[Stored data entries]
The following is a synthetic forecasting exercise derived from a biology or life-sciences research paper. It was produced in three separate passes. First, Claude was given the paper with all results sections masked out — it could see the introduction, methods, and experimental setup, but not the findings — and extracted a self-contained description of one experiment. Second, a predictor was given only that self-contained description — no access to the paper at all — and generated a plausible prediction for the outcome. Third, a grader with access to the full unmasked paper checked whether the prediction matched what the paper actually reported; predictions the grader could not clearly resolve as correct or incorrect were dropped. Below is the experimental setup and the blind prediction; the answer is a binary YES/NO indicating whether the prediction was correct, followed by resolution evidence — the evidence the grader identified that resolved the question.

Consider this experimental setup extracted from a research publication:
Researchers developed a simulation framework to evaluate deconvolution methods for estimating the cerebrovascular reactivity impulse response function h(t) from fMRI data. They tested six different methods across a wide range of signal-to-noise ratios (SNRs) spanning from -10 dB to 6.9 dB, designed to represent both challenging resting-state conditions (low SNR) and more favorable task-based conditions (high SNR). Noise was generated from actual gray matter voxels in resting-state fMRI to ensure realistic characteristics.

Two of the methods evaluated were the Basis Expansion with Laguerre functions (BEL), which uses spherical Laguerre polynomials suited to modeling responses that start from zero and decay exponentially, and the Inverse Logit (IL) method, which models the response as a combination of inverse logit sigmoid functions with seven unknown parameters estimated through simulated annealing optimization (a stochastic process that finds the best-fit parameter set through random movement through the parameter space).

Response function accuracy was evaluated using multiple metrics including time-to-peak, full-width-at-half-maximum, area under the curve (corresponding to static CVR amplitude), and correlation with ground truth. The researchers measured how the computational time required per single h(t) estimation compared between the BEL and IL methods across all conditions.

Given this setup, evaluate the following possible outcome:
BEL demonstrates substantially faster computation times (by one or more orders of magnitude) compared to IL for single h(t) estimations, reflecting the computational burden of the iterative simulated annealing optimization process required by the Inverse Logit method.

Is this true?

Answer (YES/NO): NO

Exercise ▸ A verbatim transcription of all the entries above is required.

Output of the task ▸
The following is a synthetic forecasting exercise derived from a biology or life-sciences research paper. It was produced in three separate passes. First, Claude was given the paper with all results sections masked out — it could see the introduction, methods, and experimental setup, but not the findings — and extracted a self-contained description of one experiment. Second, a predictor was given only that self-contained description — no access to the paper at all — and generated a plausible prediction for the outcome. Third, a grader with access to the full unmasked paper checked whether the prediction matched what the paper actually reported; predictions the grader could not clearly resolve as correct or incorrect were dropped. Below is the experimental setup and the blind prediction; the answer is a binary YES/NO indicating whether the prediction was correct, followed by resolution evidence — the evidence the grader identified that resolved the question.

Consider this experimental setup extracted from a research publication:
Researchers developed a simulation framework to evaluate deconvolution methods for estimating the cerebrovascular reactivity impulse response function h(t) from fMRI data. They tested six different methods across a wide range of signal-to-noise ratios (SNRs) spanning from -10 dB to 6.9 dB, designed to represent both challenging resting-state conditions (low SNR) and more favorable task-based conditions (high SNR). Noise was generated from actual gray matter voxels in resting-state fMRI to ensure realistic characteristics.

Two of the methods evaluated were the Basis Expansion with Laguerre functions (BEL), which uses spherical Laguerre polynomials suited to modeling responses that start from zero and decay exponentially, and the Inverse Logit (IL) method, which models the response as a combination of inverse logit sigmoid functions with seven unknown parameters estimated through simulated annealing optimization (a stochastic process that finds the best-fit parameter set through random movement through the parameter space).

Response function accuracy was evaluated using multiple metrics including time-to-peak, full-width-at-half-maximum, area under the curve (corresponding to static CVR amplitude), and correlation with ground truth. The researchers measured how the computational time required per single h(t) estimation compared between the BEL and IL methods across all conditions.

Given this setup, evaluate the following possible outcome:
BEL demonstrates substantially faster computation times (by one or more orders of magnitude) compared to IL for single h(t) estimations, reflecting the computational burden of the iterative simulated annealing optimization process required by the Inverse Logit method.

Is this true?

Answer (YES/NO): NO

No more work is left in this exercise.